An Economic Model of Intermediary Liability

The Laboratorium 2023-04-20

I have posted a draft of a new article, An Economic Model of Intermediary Liability. It’s a collaboration with Pengfei Zhang, who I met when he was a graduate student in economics at Cornell, and is now a professor at UT Dallas. He was studying the economics of content takedowns, and participated in my content-moderation reading group. We fell to talking about how to model different intermediary liability regimes, and after a lot of whiteboard diagrams, this paper was the result. I presented it at the Berkeley Center for Law & Technology Digital Services Act Symposium, and the final version will be published in the Berkeley Technology Law Journal later this year.

I’m excited about this work for two reasons. First, I think we have developed a model that hits the sweet spot between elegance and expressiveness. It has only a small number of moving parts, but the model demonstrates off all of the standard tropes of the debates around intermediary liability: collateral censorship, the moderator’s dilemma, the tradeoffs between over- and under-moderation, and more. It can describe a wide range of liability regimes, and should be a useful foundation for future economic analysis of online liability rules. Second, there are really pretty pictures. Our diagrams make these effects visually apparent; I hope they will be useful in building intuition and in thinking about the design of effective regulatory regimes.

Here is the abstract:

Scholars have debated the costs and benefits of Internet intermediary liability for decades. Many of their arguments rest on informal economic arguments about the effects of different liability rules. Some scholars argue that broad immunity is necessary to prevent overmoderation; others argue that liability is necessary to prevent undermoderation. These are economic questions, but they rarely receive economic answers.

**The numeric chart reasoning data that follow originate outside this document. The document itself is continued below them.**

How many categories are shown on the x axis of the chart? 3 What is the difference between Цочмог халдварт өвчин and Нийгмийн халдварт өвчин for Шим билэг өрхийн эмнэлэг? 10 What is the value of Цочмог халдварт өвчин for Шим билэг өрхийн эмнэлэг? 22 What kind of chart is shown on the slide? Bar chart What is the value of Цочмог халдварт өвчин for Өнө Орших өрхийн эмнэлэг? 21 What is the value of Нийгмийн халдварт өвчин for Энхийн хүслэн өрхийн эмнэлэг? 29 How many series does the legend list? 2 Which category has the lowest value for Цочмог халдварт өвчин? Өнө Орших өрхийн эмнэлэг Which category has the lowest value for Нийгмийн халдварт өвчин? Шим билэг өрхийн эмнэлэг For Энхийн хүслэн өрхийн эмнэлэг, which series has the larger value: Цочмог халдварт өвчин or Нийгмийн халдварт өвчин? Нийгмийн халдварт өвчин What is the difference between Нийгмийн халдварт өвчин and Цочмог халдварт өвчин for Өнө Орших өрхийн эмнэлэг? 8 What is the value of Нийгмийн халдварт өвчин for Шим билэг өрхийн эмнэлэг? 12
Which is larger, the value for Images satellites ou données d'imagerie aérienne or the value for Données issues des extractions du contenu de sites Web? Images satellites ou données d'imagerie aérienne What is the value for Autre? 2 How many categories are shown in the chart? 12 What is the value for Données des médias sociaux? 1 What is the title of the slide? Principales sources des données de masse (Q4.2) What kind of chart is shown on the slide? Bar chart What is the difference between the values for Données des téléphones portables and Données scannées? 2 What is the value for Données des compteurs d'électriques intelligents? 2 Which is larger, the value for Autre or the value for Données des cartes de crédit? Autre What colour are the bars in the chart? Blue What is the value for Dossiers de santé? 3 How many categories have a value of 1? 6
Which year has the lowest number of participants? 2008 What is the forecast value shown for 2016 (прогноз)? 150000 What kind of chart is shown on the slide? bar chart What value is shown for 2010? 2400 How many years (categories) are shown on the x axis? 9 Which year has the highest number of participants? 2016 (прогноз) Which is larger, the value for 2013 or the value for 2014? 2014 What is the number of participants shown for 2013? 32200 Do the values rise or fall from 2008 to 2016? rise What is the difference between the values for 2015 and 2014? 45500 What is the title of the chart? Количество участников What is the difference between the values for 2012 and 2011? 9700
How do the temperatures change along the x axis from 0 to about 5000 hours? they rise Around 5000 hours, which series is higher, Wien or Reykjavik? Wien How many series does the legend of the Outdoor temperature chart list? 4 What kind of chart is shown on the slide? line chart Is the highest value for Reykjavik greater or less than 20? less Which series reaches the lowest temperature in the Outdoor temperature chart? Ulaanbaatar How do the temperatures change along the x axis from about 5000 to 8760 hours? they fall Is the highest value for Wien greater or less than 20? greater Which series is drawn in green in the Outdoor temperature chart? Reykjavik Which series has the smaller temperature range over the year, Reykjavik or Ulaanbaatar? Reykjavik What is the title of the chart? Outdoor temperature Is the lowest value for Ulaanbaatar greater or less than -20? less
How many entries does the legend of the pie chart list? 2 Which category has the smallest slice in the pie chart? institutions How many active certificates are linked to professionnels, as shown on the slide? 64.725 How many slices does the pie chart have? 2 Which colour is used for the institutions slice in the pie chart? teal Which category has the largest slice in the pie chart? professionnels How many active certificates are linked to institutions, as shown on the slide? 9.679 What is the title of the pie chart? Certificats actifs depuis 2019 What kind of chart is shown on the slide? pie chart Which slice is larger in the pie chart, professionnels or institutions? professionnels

In this paper, we seek to illuminate these debates by giving a formal economic model of intermediary liability. The key features of our model are externalities, imperfect information, and investigation costs. A platform hosts user-submitted content, but it does not know which of that content is harmful to society and which is beneficial. Instead, the platform observes only the probability that each item is harmful. Based on that knowledge, it can choose to take the content down, leave the content up, or incur a cost to determine with certainty whether it is harmful. The platform’s choice reflects the tradeoffs inherent in content moderation: between false positives and false negatives, and between scalable but more error-prone processes and more intensive but costly human review.

We analyze various plausible legal regimes, including strict liability, negligence, blanket immunity, conditional immunity, liability on notice, subsidies, and must carry, and we use the results of this analysis to describe current and proposed laws in the United States and European Union.

We will have an opportunity to make revisions, so comments are eagerly welcomed!